* **Quoted passage**:
****************

Hello,
Problem: Special characters such as öüä are being save to our sinks are "?".
Set up: We read from Kafka using Kafka IO, run the Pipeline with
DataFlow Runner and save the results to BigQuery and ElasticSearch.
We checked that data is being written to Kafka in UTF-8 (code check). We
checked also that the special characters appear using
kafka-console-consumer.
Something else is that in a local setup, with Kafka in docker* and using
Direct Runner, the character was correctly encoded. *the event was
writen using kafka-console-producer.
Reading from Kafka:
pipeline
.apply(
"ReadInput",
KafkaIO.<String, String>read()
.withBootstrapServers(...)
.withTopics(...)
.updateConsumerProperties(...) // only"group.id"
and"auto.offset.reset"
.withValueDeserializer(StringDeserializer.class)
.withCreateTime(Duration.standardMinutes(10))
.commitOffsetsInFinalize())
So, any clues on where to investigate? In the mean time I'm going to add
more logging to the application to see if I can detect where the
characters get "lost" in the pipeline. Also try to write to local Kafka
using a Java Kafka Producer where I can be sure it is written in UTF-8.
Thank you for the support.

****************

* **Assignment 1**: According to the forum post, which runner was used in the local setup where the character was encoded correctly?
* **Assignment 2**: Reproduce word for word the part of the forum post starting at "Set up: We read" and ending at "writen using kafka-console-producer.".
The listing has no connection to the forum post.

* **Material provided**:
****************

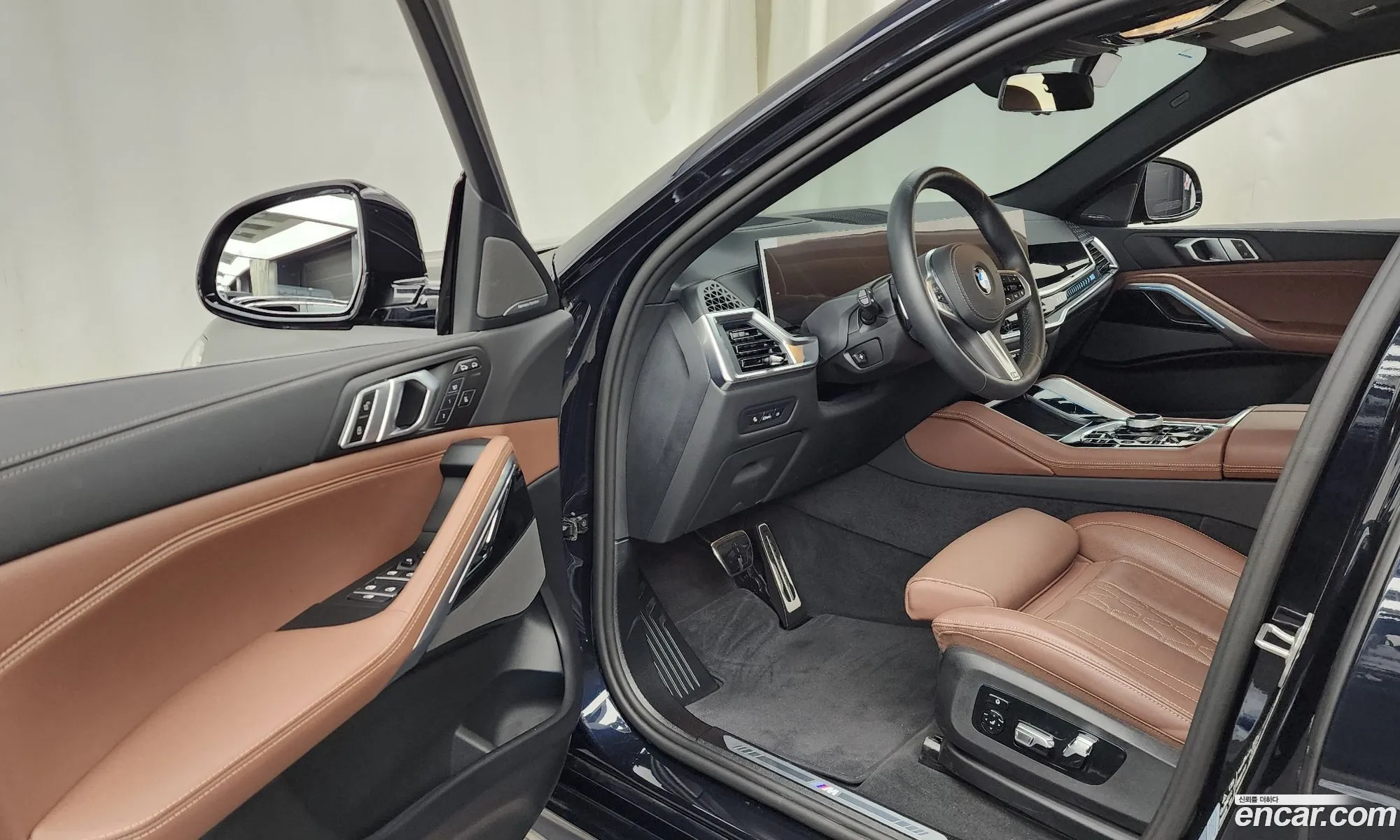 BMW X6 2025 — 12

****************

* **Result 1**: The Direct Runner.

* **Result 2**:
Set up: We read from Kafka using Kafka IO, run the Pipeline with
DataFlow Runner and save the results to BigQuery and ElasticSearch.
We checked that data is being written to Kafka in UTF-8 (code check). We
checked also that the special characters appear using
kafka-console-consumer.
Something else is that in a local setup, with Kafka in docker* and using
Direct Runner, the character was correctly encoded. *the event was
writen using kafka-console-producer.